Exercise 1
According to the article on the Calgary sexual abuse case, who wrote the letter that was read aloud at Dr. Aubrey Levin's sentencing hearing?
Exercise 2
Pick up the article on the Calgary sexual abuse case after its last sentence and continue it.

Document segment
CANADA
Times of Israel
By Renee Ghert-Zand
February 15, 2013
In the wake of a sexual abuse scandal that has rocked Calgary, leaders of the Canadian city’s Jewish community have moved quickly to distance themselves from a local rabbi’s expression of support for a convicted Jewish psychiatrist with a notorious past.
At issue is a letter from Rabbi Yisroel Miller, the leader of House of Jacob Mikveh Israel, an Orthodox synagogue, which was read aloud during the sentencing hearing for Dr. Aubrey Levin. Levin, who had occupied a prominent position in the University of Calgary‘s psychiatry department, was convicted Jan. 31 of sexually assaulting male patients who had been referred to him for assessment and treatment by the province of Alberta’s criminal justice system.

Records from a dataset
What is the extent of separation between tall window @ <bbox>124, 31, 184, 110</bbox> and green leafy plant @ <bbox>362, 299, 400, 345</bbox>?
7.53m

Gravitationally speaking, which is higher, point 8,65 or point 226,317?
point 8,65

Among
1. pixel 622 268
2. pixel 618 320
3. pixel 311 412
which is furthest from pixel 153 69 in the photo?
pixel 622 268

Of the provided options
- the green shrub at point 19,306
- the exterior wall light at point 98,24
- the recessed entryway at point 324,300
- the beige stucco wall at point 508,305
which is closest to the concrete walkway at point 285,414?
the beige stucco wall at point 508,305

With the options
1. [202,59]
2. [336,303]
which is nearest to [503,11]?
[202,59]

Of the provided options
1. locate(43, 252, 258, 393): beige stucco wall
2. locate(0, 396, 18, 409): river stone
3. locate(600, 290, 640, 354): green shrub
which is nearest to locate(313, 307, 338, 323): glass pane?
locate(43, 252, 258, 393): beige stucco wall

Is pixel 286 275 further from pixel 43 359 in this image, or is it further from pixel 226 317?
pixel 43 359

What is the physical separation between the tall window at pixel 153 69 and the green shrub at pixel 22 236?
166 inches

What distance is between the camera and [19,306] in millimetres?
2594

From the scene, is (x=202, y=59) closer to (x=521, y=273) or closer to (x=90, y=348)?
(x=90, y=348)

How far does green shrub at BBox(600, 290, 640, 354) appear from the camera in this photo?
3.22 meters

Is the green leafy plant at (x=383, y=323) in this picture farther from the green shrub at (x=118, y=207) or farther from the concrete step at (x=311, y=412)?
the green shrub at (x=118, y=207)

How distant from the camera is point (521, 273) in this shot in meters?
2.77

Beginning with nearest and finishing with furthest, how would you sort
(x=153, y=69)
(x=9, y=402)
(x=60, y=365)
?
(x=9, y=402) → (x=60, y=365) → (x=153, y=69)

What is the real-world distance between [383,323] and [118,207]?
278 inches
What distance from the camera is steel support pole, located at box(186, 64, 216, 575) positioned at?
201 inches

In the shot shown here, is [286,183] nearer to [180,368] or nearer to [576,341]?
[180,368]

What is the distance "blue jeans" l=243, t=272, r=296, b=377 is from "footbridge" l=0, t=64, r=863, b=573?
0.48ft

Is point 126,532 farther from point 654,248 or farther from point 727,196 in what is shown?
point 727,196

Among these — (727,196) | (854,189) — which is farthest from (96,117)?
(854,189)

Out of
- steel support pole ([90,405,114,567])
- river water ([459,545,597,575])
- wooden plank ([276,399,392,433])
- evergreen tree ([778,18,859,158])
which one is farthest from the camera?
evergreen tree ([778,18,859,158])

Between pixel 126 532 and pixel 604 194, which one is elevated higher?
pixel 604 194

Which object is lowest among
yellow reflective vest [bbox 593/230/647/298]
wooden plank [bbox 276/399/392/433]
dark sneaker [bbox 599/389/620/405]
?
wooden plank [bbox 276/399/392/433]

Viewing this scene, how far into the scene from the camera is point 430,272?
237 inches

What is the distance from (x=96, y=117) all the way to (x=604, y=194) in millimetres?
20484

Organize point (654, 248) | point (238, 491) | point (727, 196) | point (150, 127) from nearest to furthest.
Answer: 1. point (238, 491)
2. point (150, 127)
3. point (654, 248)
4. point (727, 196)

Answer space 1
Rabbi Yisroel Miller, the leader of House of Jacob Mikveh Israel, an Orthodox synagogue.

Answer space 2
At the hearing, Levin’s attorney characterized the assaults as “minor” and read aloud a letter submitted by Miller, the psychiatrist’s rabbi at House of Jacob Mikveh Israel. Miller wrote that Levin’s “humble manner and complete lack of arrogance endeared him to everyone,” and pleaded for leniency.
“The bad does not erase all the good,” Miller argued. “I know all the goodness within him still remains. A prison term would be a death sentence for him.”